Dirigido por Cacá Diegues, também responsável pelo roteiro, Tieta do Agreste partiu do interesse de Sônia Braga em levar o texto para as telas dos cinemas. Após Jorge Amado lhe presentear com os direitos do romance, a atriz, amiga de longa data do cineasta, fez a sua ligação à espera de uma resposta positiva diante do convite para a direção da produção. Feito esse primeiro contato, chegou o momento de levar o projeto para a sua concretização. Foi necessário um longo tempo de dedicação, haja vista a quebra do Banco Econômico, um dos maiores investidores da época, a declarar a sua crise enquanto os realizadores estavam todos em produção no interior da Bahia. Fora isso, Cacá Diegues e a sua equipe também enfrentaram as dificuldades das filmagens ao ar livre, algo mais desafiador que produzir em estúdio, além de precisar se dedicar ao máximo para corrigir um dos problemas que mais arrepia uma narrativa em pós-produção: celeumas na montagem.

Diante dos diversos desafios, o diretor conseguiu finalizar e lançar o seu filme com sucesso, alcançando mais de 600 mil espectadores por aqui, ganhando maior projeção lá fora, na recepção estrangeira. Foram bons os resultados financeiros, medianos os impactos com a crítica. Juntamente com João Ubaldo Ribeiro e Antônio Calmon, Cacá Diegues desenvolveu o texto, transformando as 700 páginas literárias em 120 páginas de roteiro.

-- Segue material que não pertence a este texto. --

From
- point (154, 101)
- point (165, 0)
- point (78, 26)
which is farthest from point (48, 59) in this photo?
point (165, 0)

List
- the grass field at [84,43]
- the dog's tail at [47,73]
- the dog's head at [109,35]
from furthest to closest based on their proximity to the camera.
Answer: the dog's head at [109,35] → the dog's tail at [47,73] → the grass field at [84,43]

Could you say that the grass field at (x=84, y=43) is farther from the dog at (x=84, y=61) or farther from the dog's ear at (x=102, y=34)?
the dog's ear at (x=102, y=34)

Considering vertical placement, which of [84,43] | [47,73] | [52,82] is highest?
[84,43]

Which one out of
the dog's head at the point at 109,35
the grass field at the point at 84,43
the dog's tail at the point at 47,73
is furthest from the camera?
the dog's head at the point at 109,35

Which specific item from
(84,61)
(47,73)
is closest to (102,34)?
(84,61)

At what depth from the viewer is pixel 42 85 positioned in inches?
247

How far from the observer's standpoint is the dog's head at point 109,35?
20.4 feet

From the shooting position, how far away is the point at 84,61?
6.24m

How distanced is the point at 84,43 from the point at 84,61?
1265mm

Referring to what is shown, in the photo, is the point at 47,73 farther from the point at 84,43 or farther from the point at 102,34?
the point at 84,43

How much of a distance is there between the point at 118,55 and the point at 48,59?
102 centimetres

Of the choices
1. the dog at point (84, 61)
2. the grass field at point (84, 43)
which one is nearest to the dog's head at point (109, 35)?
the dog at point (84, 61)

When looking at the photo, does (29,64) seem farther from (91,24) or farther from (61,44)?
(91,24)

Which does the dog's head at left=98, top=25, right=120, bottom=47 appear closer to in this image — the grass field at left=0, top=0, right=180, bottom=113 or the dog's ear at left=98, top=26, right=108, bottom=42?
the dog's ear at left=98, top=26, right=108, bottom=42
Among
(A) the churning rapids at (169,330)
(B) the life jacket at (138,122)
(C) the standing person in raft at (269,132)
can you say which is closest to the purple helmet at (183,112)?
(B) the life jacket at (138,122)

A trama, focada exclusivamente na família de Tieta, nos apresenta alguns flashbacks da protagonista ainda jovem, interpretada por Patrícia França. Expulsa pelo pai Zé Esteves (Chico Anysio) por estar se entregando sexualmente a um desejado homem da região, a moça, também humilhada pela invejosa irmã Perpétua (Marília Pêra), vai embora de Santana do Agreste. Ela se comunica ao longo dos anos por cartas, até o seu retorno triunfal, rica, agora interpretada por Sônia Braga.

Carmosina (Zezé Mota), uma das únicas pessoas que teve empatia pela jovem quando expulsa, lê constantemente as suas cartas, antes de entrega-las com a ajuda financeira enviada pela mulher agora empoderada, em períodos específicos de tempo, durante o ano. Ao chegar no interior, juntamente com a sua enteada Leonora (Cláudia Abreu), Tieta causa alvoroço. Transforma as relações sociais, traz cor e alegria para a região, se envolve em esquemas políticos e, com o seu potencial, entrega energia elétrica e combate a chegada de uma indústria que tornará o paraíso ambiental local num lamaçal químico de destruição. Mesmo que consiga vencer diversas batalhas, a heroína, infelizmente, não consegue driblar o preconceito arraigado naquela sociedade de gente hipócrita. Parte, não da mesma forma que a sua primeira saída, mas agora consciente do que é e de que aquele lugar não lhe pertence mais. Deixa a sua marca, mesmo diante da maneira como é tratada quando se descobre seu passado de prostituição.

Assim, ao longo de 120 minutos, Tieta do Agreste entrega ao espectador uma narrativa sobre empoderamento feminino, face ao preconceito de uma sociedade atrasada. A sua luz, a se desdobrar na letra da canção cantada com firmeza e emoção por Caetano Veloso e Gal Costa, irradia Santana do Agreste. A proposta narrativa em si, já presente no ponto de partida literária tecido por Jorge Amado, é muito bonita e cativante, algo que falta ao filme morno, dirigido com competência por Cacá Diegues, mas sem a emoção que podíamos esperar de um material tão bom, mas talvez adequado para o formato televisivo, haja vista a sua extensão de painel. Nos quesitos estéticos, por sua vez, o filme é de uma beleza muito expressiva: Edgar Moura contempla com vigor as paisagens em sua direção de fotografia assertiva, Luciana Buarque nos entrega os vibrantes figurinos, em especial, os trajes da protagonista, Lia Renha capricha no design de produção das passagens internas e externas e, Caetano Veloso, já mencionado anteriormente, dirige a trilha sonora que em meu ponto de vista, é o setor responsável por dar longevidade ao filme, nos fazendo relembrar da sua existência a cada execução da música tema, A Luz de Tieta, cantada em shows, carnavais e outras celebrações.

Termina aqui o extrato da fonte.